In October 2017 he was selected in the England squad for the 2017 Rugby League World Cup.

==Coaching career==
Starting in the 2022 season, O'Loughlin joined newly appointed Wigan head coach Matt Peet's coaching staff as his assistant coach.

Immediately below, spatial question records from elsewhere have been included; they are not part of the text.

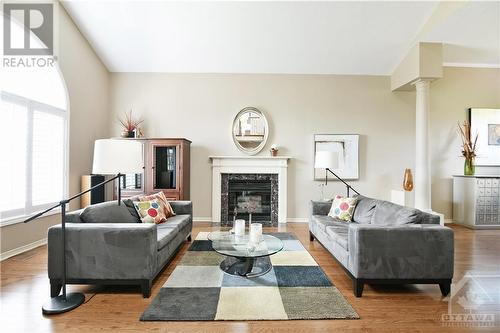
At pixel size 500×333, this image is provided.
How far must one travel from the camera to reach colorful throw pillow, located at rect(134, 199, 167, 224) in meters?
3.35

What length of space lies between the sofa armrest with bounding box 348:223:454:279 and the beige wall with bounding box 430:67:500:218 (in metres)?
3.88

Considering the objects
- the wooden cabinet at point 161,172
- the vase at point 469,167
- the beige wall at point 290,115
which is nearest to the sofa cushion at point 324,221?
the beige wall at point 290,115

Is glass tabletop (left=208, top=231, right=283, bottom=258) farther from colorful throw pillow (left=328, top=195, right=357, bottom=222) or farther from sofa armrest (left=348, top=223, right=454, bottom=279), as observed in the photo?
colorful throw pillow (left=328, top=195, right=357, bottom=222)

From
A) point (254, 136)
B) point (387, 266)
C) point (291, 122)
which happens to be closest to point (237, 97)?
point (254, 136)

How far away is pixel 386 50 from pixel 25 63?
5781 mm

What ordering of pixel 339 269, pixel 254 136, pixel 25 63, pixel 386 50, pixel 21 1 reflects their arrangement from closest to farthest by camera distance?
pixel 339 269, pixel 21 1, pixel 25 63, pixel 386 50, pixel 254 136

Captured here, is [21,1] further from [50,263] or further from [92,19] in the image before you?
[50,263]

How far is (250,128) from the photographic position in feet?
18.1

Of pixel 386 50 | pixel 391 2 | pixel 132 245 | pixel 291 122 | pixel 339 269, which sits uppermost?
pixel 391 2

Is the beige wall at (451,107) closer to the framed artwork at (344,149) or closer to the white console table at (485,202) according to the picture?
the white console table at (485,202)

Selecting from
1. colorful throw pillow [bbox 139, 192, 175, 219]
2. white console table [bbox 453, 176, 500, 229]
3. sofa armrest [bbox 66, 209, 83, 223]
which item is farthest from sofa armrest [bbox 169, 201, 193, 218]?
white console table [bbox 453, 176, 500, 229]

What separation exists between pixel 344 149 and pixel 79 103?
4.99m

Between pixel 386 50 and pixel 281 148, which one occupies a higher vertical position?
pixel 386 50

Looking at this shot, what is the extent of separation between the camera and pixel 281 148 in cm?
556
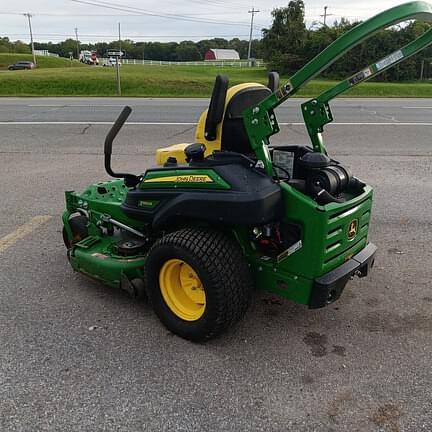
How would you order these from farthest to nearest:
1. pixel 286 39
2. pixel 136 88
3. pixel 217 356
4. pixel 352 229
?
pixel 286 39 → pixel 136 88 → pixel 352 229 → pixel 217 356

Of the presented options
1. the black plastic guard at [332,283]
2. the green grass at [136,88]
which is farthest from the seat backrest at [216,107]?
the green grass at [136,88]

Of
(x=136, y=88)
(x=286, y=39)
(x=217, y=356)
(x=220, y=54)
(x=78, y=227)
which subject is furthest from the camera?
(x=220, y=54)

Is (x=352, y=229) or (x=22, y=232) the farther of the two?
(x=22, y=232)

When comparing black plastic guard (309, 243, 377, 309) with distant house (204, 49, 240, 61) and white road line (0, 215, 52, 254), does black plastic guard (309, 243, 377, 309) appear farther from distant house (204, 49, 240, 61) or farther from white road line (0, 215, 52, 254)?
distant house (204, 49, 240, 61)

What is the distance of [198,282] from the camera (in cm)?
295

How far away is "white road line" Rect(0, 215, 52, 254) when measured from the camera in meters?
4.36

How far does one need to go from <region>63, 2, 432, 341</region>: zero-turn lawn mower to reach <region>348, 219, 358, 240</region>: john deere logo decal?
0.01m

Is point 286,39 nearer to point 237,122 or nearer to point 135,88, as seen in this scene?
point 135,88

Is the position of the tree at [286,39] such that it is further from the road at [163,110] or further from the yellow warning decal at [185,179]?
the yellow warning decal at [185,179]

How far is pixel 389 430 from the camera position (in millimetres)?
2227

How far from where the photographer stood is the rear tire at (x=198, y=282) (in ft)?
8.76

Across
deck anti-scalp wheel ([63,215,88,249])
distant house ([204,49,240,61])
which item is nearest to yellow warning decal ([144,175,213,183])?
deck anti-scalp wheel ([63,215,88,249])

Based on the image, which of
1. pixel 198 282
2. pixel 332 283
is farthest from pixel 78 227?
pixel 332 283

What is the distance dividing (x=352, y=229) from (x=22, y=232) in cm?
321
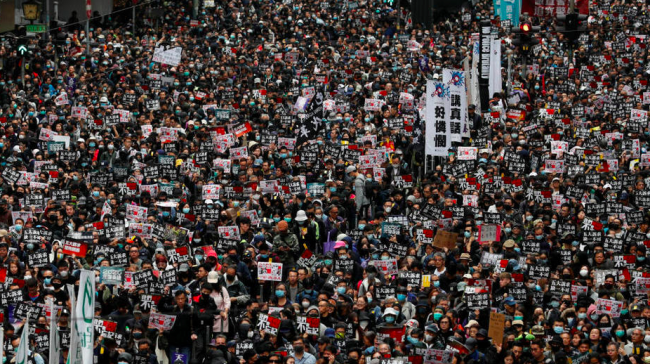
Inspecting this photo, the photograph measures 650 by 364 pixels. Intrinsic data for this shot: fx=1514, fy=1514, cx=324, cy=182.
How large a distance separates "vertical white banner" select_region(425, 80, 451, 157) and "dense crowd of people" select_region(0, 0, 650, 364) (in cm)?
38

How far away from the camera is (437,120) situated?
29297 millimetres

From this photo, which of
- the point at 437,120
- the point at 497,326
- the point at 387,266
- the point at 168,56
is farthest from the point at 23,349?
the point at 168,56

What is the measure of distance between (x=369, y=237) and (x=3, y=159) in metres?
9.45

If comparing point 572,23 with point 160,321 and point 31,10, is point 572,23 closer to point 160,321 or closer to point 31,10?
point 31,10

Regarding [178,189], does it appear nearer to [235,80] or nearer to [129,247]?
[129,247]

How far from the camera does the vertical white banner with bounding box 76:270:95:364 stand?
16016 millimetres

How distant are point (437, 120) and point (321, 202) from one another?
4320 mm

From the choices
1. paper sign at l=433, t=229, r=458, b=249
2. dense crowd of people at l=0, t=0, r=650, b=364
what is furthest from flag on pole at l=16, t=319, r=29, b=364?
paper sign at l=433, t=229, r=458, b=249

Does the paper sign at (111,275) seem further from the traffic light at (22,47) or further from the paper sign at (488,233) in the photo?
the traffic light at (22,47)

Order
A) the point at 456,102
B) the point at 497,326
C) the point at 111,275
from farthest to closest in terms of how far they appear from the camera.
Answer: the point at 456,102 → the point at 111,275 → the point at 497,326

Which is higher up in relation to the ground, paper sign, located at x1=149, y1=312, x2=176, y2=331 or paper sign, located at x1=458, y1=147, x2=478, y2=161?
paper sign, located at x1=458, y1=147, x2=478, y2=161

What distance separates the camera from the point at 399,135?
30.6 m

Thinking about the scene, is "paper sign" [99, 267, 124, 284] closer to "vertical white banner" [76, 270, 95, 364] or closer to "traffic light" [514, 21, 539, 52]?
"vertical white banner" [76, 270, 95, 364]

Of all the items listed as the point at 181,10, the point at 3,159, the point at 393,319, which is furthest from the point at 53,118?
the point at 181,10
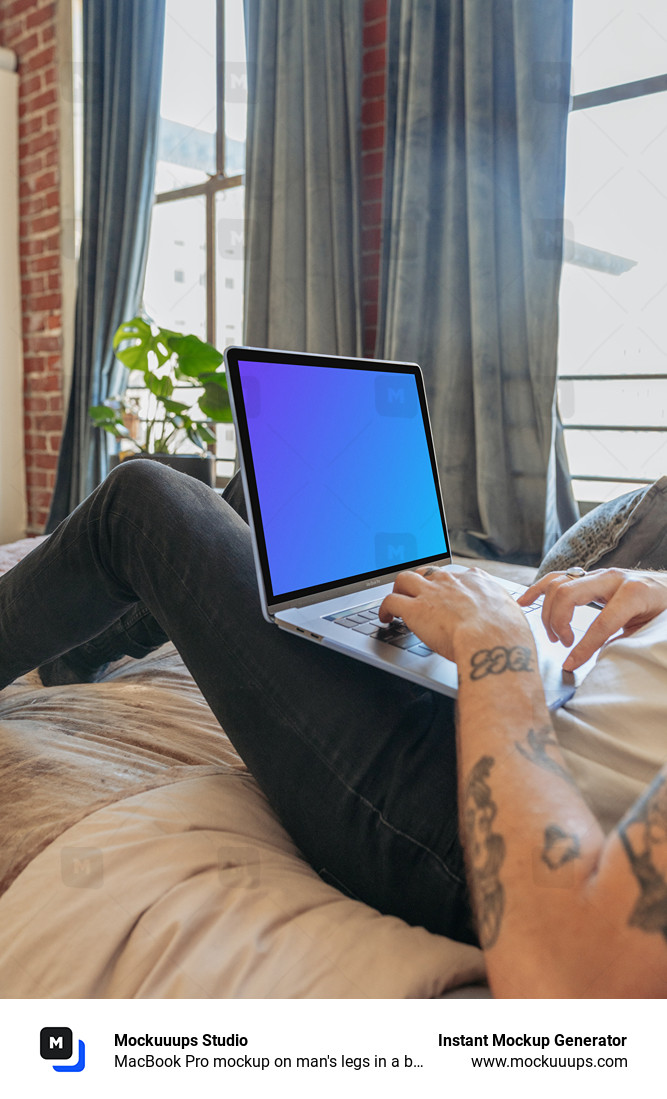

O'Loughlin was also appointed as assistant coach in 2026 under new head coach Brian McDermott.

==Career statistics==

| Season | Team | Apps | Tries | Goals | DG | Points |
| 2002 | Wigan Warriors | 21 | 4 | 0 | 0 | 16 |
| 2003 | 33 | 7 | 0 | 0 | 28 |
| 2004 | 36 | 10 | 0 | 0 | 40 |
| 2005 | 7 | 0 | 0 | 2 | 2 |
| 2006 | 29 | 10 | 0 | 0 | 40 |
| 2007 | 34 | 7 | 1 | 0 | 30 |
| 2008 | 17 | 2 | 1 | 0 | 10 |
| 2009 | 29 | 5 | 0 | 0 | 20 |
| 2010 | 31 | 9 | 0 | 0 | 36 |
| 2011 | 35 | 9 | 1 | 0 | 38 |
| 2012 | 27 | 9 | 0 | 0 | 36 |
| 2013 | 21 | 1 | 0 | 0 | 4 |
| 2014 | 23 | 8 | 0 | 0 | 32 |
| 2015 | 20 | 2 | 0 | 0 | 8 |
| 2016 | 19 | 0 | 0 | 0 | 0 |
| 2017 | 26 | 3 | 0 | 0 | 12 |
| 2018 | 20 | 1 | 0 | 0 | 4 |
| 2019 | 23 | 1 | 0 | 0 | 4 |
| 2020 | 7 | 0 | 0 | 0 | 0 |
| Total |  | 458 | 88 | 3 | 2 | 360 |

==Honours==

===Wigan===

- Super League
  - Winners (4): 2010, 2013, 2016, 2018
- League Leaders' Shield
  - Winners (3): 2010, 2012, 2020
- Challenge Cup
  - Winners (2): 2011, 2013
- World Club Challenge
  - Winners (1): 2017

===Individual===
- Super League Dream Team
  - Winners (8): 2009, 2010, 2011, 2012, 2013, 2014, 2018, 2019
- Wigan Warriors Player of the Year
  - Winners (3): 2013, 2014 2017
- George Smith Medal
  - Winners (1): 2015

===Orders===
O'Loughlin was appointed Officer of the Order of the British Empire (OBE) in the 2022 Birthday Honours for services to rugby league football.